Even now, I'm writing down and sometimes even brainstorming all these fighting game ideas when the existence of the game depends on the completion of the comic—the comic that hasn't even published its first episode yet. I'm definitely not saying I should just forget those ideas instead of noting them down and fleshing them out, but it would just also be really disappointing if they're never released in playable form. I want this game to happen. I want this comic to happen. But I've wanted my previous projects to happen too. What am I trying to say in this paragraph? I don't know. Maybe I'm just looking for a way to translate my desires into action.

But it's fine (mostly)

I mean, having mental deficits is not fine, but at the very least I'm trying to improve. There were months were I worked day and night on the comic, just as there are months now where I don't. While it's definitely not ideal for comics that require a stable release schedule (or in my case, releasing it at all), for the single-person team that I am right now, with other responsibilities and a life—it's normal.

* Tasks:
1. In the post about the comic project, name each thing the writer says they want or have wanted to happen.
2. Pick up the post about the comic project and carry it on from its final sentence.
The listing that follows has no connection to the post about the comic project.

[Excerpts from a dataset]
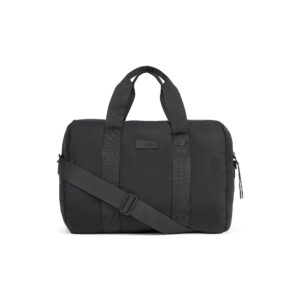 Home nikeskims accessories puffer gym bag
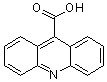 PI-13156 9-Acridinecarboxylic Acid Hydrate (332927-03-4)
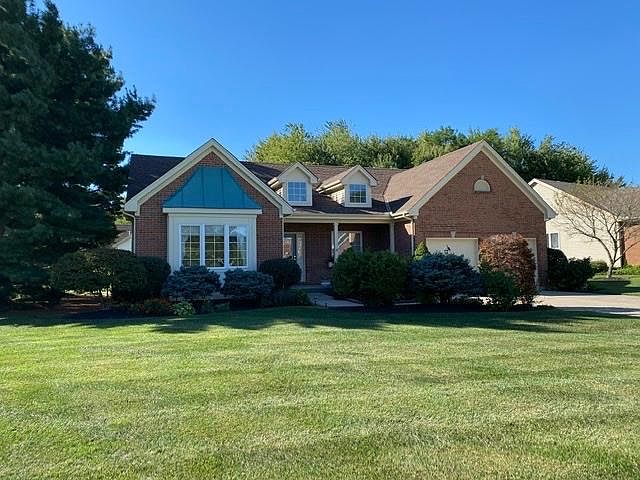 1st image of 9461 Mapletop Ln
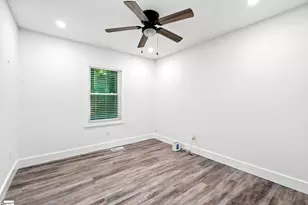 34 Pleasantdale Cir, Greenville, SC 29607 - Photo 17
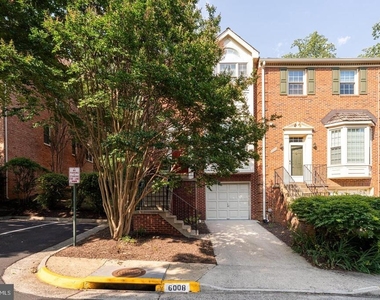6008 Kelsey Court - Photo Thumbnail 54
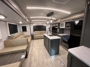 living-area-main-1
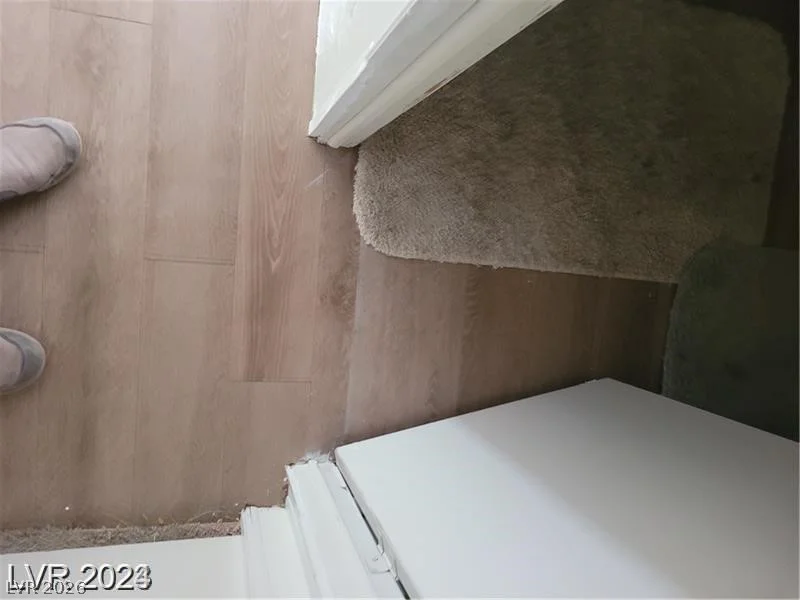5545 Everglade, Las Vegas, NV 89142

* List of answers:
1. This game, this comic, and the writer's previous projects.

2.
And so, it's fine. People don't start off with perfect time and project management skills, and some will take longer than others to find what suits them best. This post is really just an acknowledgement that this kind of thing happens; and the most important thing is that I'm not giving up.

Intention isn't everything, and I'm really just chipping off at the iceberg of necessary work here, but at least something's being done. Eventually, I'll find the drive to take off bigger chunks again.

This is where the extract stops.